Actually, I was asking about initial construction cost, in particular of an object representing a failed match. The acceptance of N1610 means that copy costs should be insignificant for cases like this one, provided that the smatch author puts in the required effort to make it moveable. ;-)
Sounds like a hint - maybe if we could make shared_ptr moveable then we could all delegate the work to that :-) As for the initial construction cost - yes there is a cost - it has to allocate memory to store the sub-expression matches, the matcher needs some working space and therefore starts storing the submatches before it knows whether there will be a match. Consider your current code: std::string line; boost::regex pat("^Subject: (Re: )?(.*)"); boost::smatch matches; while (std::cin) { std::getline(std::cin, line); if (boost::regex_match(line,matches, pat)) std::cout << matches[2]; } The first time regex_match gets called it allocates the storage it needs in the match_results class, subsequent calls then re-use this storage. This is efficient - in fact the cost of a single memory allocation is about 10 times that of a simple regex_match attempt - so this is very important IMO. In fact I've spent a lot of last year eliminating unnecessary memory allocations from regex, and there are some more I intend to stamp on this year.

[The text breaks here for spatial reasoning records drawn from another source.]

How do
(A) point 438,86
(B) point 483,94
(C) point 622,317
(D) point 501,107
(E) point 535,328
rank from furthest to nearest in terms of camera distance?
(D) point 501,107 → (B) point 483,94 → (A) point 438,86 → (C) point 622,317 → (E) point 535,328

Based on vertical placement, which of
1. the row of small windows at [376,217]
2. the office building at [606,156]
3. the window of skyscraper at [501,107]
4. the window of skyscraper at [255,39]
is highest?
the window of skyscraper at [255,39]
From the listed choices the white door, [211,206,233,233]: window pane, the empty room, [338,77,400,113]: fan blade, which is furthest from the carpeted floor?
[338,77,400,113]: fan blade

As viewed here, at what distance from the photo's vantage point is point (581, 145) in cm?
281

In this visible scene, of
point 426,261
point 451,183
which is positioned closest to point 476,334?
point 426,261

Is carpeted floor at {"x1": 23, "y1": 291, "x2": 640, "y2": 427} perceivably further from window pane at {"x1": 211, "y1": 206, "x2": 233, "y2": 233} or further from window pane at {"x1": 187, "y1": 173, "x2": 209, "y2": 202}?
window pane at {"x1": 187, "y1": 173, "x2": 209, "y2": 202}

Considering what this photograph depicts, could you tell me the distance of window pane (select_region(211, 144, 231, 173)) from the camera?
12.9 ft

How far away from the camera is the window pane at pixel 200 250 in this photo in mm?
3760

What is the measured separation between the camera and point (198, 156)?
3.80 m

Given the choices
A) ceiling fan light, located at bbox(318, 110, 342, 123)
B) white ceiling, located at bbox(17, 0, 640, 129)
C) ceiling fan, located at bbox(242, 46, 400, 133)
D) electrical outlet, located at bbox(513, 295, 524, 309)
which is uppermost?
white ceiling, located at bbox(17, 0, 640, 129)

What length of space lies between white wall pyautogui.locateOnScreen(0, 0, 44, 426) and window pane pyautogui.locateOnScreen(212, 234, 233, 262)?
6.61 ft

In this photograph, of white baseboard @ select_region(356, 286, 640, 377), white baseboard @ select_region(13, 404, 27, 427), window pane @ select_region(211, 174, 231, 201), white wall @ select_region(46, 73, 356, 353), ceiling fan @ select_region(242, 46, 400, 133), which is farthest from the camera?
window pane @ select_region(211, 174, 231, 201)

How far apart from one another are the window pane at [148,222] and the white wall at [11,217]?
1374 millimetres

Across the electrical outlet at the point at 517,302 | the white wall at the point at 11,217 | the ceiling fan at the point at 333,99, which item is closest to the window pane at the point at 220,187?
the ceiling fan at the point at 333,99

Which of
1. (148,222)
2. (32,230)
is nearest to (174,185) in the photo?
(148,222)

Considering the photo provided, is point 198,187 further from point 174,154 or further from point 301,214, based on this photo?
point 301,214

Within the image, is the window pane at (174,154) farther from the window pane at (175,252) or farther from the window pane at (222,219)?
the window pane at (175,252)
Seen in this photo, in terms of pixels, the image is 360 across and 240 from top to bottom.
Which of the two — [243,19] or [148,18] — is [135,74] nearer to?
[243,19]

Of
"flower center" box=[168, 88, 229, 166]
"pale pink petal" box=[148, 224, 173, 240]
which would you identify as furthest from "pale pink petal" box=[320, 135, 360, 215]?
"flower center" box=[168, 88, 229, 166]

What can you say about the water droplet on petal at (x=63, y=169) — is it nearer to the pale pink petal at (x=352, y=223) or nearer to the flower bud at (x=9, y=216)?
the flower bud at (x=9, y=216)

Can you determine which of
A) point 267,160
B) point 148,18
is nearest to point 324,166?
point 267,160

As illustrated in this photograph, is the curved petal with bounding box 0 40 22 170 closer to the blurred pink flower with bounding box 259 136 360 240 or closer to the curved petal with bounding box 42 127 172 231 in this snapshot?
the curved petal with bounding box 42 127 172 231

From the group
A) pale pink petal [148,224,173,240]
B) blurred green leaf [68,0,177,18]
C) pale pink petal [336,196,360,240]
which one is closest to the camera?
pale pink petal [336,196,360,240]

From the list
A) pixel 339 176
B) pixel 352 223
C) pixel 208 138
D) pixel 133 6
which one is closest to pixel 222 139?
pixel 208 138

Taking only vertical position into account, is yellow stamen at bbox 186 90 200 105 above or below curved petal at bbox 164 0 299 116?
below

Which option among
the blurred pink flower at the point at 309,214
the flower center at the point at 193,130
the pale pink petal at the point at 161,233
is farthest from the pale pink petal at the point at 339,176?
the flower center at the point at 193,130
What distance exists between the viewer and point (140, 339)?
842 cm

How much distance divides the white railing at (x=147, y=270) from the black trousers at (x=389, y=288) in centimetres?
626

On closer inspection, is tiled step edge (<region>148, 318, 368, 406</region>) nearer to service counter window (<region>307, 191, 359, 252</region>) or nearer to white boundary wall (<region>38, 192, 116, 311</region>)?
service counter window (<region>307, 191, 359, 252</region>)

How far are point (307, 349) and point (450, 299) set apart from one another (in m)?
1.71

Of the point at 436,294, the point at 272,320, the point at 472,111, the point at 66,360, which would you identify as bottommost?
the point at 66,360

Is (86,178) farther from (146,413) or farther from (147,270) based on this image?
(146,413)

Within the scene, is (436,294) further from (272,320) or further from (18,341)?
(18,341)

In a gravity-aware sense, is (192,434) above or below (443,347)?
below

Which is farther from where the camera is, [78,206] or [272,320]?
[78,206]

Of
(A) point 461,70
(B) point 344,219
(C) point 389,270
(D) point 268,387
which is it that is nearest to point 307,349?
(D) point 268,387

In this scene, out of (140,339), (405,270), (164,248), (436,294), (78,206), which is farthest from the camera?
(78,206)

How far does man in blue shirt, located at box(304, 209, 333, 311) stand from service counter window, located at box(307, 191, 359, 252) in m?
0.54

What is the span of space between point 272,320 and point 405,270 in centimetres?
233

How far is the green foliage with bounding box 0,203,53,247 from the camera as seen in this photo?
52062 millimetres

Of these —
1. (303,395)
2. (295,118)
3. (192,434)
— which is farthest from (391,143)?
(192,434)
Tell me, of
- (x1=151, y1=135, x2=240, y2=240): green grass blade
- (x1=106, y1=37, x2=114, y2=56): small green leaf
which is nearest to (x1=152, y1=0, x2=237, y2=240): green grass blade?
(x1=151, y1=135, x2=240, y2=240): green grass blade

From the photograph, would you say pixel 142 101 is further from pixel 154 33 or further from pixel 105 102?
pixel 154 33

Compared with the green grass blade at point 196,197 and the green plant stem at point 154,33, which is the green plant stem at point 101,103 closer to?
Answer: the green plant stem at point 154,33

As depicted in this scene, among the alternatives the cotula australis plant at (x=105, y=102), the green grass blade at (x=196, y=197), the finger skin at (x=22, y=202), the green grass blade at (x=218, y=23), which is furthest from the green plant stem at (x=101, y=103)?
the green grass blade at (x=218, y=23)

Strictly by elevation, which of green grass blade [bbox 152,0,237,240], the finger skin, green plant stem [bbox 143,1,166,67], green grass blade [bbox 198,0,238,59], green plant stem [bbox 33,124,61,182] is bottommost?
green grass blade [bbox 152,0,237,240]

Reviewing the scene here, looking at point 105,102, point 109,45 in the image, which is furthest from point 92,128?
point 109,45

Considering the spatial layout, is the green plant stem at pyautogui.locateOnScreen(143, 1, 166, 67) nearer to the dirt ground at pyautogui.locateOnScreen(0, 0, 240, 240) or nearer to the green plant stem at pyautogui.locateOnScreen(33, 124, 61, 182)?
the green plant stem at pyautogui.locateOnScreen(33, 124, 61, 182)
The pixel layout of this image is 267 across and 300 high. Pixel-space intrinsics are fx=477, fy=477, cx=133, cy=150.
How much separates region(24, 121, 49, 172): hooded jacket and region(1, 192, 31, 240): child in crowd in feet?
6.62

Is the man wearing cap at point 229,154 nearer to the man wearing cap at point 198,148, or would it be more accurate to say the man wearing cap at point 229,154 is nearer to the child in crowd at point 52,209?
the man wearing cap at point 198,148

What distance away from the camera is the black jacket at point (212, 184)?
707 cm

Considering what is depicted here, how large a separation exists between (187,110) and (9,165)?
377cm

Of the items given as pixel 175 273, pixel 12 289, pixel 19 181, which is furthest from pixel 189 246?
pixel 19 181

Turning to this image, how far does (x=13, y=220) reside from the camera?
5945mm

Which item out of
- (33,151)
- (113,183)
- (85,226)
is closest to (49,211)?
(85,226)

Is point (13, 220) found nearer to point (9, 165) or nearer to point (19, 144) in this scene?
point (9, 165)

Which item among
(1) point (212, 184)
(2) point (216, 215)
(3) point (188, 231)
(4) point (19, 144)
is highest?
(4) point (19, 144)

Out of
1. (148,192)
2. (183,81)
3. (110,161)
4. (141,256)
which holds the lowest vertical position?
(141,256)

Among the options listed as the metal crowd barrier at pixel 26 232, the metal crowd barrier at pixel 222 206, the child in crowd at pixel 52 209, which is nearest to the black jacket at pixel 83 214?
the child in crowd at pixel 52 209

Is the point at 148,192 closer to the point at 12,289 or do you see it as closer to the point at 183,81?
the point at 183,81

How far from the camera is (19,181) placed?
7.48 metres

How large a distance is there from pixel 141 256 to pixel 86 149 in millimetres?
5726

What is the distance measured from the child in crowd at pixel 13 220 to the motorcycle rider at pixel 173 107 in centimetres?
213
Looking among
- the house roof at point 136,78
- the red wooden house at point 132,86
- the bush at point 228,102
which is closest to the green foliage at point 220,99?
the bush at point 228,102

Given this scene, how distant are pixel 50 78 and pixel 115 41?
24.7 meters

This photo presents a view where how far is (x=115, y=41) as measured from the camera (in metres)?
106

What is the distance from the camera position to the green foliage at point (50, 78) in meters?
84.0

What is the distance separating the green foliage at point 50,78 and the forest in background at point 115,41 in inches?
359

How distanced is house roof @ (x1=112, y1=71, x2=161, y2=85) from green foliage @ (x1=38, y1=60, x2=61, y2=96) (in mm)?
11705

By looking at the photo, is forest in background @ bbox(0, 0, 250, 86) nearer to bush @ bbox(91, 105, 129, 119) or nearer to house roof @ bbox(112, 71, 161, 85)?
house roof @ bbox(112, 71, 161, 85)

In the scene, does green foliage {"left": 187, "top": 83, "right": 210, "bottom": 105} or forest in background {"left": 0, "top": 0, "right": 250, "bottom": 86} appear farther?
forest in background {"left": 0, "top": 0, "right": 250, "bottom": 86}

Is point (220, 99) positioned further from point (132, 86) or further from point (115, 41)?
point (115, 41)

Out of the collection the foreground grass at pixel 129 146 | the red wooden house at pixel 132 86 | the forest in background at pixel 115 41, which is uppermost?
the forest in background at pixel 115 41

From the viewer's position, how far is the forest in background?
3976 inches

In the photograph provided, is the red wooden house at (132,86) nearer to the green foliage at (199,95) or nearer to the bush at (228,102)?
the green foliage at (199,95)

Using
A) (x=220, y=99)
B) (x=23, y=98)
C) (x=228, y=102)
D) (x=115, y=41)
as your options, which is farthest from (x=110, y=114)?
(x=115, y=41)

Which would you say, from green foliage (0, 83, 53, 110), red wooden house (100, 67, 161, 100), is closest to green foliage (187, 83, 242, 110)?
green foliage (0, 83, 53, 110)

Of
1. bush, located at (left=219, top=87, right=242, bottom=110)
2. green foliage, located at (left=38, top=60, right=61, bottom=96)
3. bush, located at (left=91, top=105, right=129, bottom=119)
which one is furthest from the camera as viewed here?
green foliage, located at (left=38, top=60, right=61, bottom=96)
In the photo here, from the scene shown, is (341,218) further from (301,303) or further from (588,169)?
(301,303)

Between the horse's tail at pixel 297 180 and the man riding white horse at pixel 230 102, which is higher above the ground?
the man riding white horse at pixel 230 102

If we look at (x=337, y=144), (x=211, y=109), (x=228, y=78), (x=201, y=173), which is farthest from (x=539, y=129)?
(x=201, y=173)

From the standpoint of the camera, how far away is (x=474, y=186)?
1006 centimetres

Believe me it makes a difference, and other libraries like GRETA and PCRE have all been through the same process and for the same reasons. In contrast if regex_match returns a match_results structure then you effectively "pessimise" the performance for a small improvement in ease of use (although I admit that there are options similar to the small-string optimisation that *might* be applicable here). BTW, just to be hyper critical, your alternative code: std::string line; boost::regex pat("^Subject: (Re: )?(.*)"); while (std::cin) { std::getline(std::cin, line); if (boost::smatch m = boost::regex_match(line, pat)) std::cout << m[2]; } contains an assignment inside a while loop, which while "neat", I have often seen criticised for being potentially error prone, there are even some compilers that throw out a helpful(!) warning if you do that (along the lines of "didn't you want to use operator==).
One other thing - the current regex_match overload that doesn't take a match_results as a parameter currently returns bool - the intent is that if the user doesn't need the info generated in the match_results, then some time can be saved by not storing it. Boost.Regex doesn't currently take advantage of that, but I was planning to in the next revision (basically you can cut out memory allocation altogether, and that's an order or magnitude saving).
But I do need the match results, when the match succeeds.
I understand that, but there is a group of users who don't - one example is a (commercial) email spam-filter that uses Boost.Regex. It only needs a true/false result "does this message have this pattern or not", and it wants the answer as fast as possible. For uses like this even a small change in performance can make the difference between "coping" and "not coping" with the email traffic they're seeing these days.
I guess my original suggestion of making it implicitly convertible to some safe_bool solves that problem. I guess I prefer that idea, though Allan probably has more experience with this than I do.
OK, let me mull this over, maybe we can find a way to keep everyone happy, maybe not ... John.